---------- DATA ENTRIES ----------

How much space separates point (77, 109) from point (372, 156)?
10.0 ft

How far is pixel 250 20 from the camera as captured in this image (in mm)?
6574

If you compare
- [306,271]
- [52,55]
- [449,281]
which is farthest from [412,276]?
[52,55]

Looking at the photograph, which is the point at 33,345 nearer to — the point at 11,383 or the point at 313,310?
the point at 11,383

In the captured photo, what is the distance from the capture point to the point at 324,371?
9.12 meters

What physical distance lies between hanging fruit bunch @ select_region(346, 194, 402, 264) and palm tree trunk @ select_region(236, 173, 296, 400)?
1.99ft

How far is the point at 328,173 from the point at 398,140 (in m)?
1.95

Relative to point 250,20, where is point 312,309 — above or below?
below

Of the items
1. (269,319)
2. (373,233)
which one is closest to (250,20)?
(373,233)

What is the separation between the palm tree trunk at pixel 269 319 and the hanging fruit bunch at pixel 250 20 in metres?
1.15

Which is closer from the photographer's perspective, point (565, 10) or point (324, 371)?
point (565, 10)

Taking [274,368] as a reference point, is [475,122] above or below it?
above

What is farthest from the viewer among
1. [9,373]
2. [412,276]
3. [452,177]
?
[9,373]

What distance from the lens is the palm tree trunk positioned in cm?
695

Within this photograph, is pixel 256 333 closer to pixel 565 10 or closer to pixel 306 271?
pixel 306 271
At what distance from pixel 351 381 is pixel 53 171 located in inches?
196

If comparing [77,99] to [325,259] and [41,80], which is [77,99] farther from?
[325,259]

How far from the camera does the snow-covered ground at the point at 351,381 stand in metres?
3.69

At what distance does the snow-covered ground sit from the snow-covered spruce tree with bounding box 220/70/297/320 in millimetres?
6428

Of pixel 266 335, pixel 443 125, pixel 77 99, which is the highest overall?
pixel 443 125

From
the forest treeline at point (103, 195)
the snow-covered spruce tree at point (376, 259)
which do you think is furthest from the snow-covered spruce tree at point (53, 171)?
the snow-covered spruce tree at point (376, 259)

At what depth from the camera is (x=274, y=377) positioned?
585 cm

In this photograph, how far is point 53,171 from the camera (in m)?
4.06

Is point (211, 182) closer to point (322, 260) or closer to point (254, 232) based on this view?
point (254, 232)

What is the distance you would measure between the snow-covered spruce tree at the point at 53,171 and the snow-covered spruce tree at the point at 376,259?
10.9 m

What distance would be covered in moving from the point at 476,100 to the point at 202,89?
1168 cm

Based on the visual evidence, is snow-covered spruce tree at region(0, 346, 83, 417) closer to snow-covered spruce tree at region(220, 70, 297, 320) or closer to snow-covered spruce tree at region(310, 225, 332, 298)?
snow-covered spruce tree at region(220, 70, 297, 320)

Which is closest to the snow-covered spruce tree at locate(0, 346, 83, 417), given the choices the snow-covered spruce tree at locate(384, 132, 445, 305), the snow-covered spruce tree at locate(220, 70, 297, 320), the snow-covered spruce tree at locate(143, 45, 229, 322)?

----------

WRITTEN EXERCISE »
Copy out the whole listing exactly; please set it all down.

TASK RESULT »
How much space separates point (77, 109) from point (372, 156)?
10.0 ft

How far is pixel 250 20 from the camera as captured in this image (in mm)?
6574

If you compare
- [306,271]
- [52,55]
- [449,281]
which is farthest from [412,276]?
[52,55]

Looking at the photograph, which is the point at 33,345 nearer to — the point at 11,383 or the point at 313,310?
the point at 11,383

In the captured photo, what is the distance from the capture point to the point at 324,371?
9.12 meters

What physical distance lies between hanging fruit bunch @ select_region(346, 194, 402, 264) and palm tree trunk @ select_region(236, 173, 296, 400)?
1.99ft

How far is the point at 328,173 from the point at 398,140 (in m)?
1.95

Relative to point 250,20, where is point 312,309 — above or below?
below

Of the items
1. (269,319)
2. (373,233)
which one is closest to (250,20)?
(373,233)

What is the separation between the palm tree trunk at pixel 269 319 and the hanging fruit bunch at pixel 250 20 in metres?
1.15

Which is closer from the photographer's perspective, point (565, 10) or point (324, 371)?
point (565, 10)

Taking [274,368] as a reference point, is [475,122] above or below it?
above

What is farthest from the viewer among
1. [9,373]
2. [412,276]
3. [452,177]
?
[9,373]

What distance from the lens is the palm tree trunk positioned in cm?
695

Within this photograph, is pixel 256 333 closer to pixel 565 10 or closer to pixel 306 271?
pixel 306 271
At what distance from pixel 351 381 is pixel 53 171 located in inches?
196

If comparing [77,99] to [325,259] and [41,80], which is [77,99] farther from?
[325,259]

How far from the camera does the snow-covered ground at the point at 351,381 stand in metres?
3.69

At what distance does the snow-covered ground sit from the snow-covered spruce tree with bounding box 220/70/297/320 in millimetres?
6428

Of pixel 266 335, pixel 443 125, pixel 77 99, which is the highest overall?
pixel 443 125

From
the forest treeline at point (103, 195)
the snow-covered spruce tree at point (376, 259)
which do you think is furthest from the snow-covered spruce tree at point (53, 171)?
the snow-covered spruce tree at point (376, 259)

At what depth from the camera is (x=274, y=377) positioned?
585 cm

In this photograph, how far is point 53,171 from the camera (in m)?
4.06

Is point (211, 182) closer to point (322, 260) or closer to point (254, 232) based on this view?
point (254, 232)

What is the distance you would measure between the snow-covered spruce tree at the point at 53,171 and the snow-covered spruce tree at the point at 376,259?
10.9 m

What distance would be covered in moving from the point at 476,100 to the point at 202,89?
1168 cm

Based on the visual evidence, is snow-covered spruce tree at region(0, 346, 83, 417) closer to snow-covered spruce tree at region(220, 70, 297, 320) or closer to snow-covered spruce tree at region(310, 225, 332, 298)?
snow-covered spruce tree at region(220, 70, 297, 320)

Which is closest to the snow-covered spruce tree at locate(0, 346, 83, 417), given the choices the snow-covered spruce tree at locate(384, 132, 445, 305), the snow-covered spruce tree at locate(220, 70, 297, 320), the snow-covered spruce tree at locate(143, 45, 229, 322)?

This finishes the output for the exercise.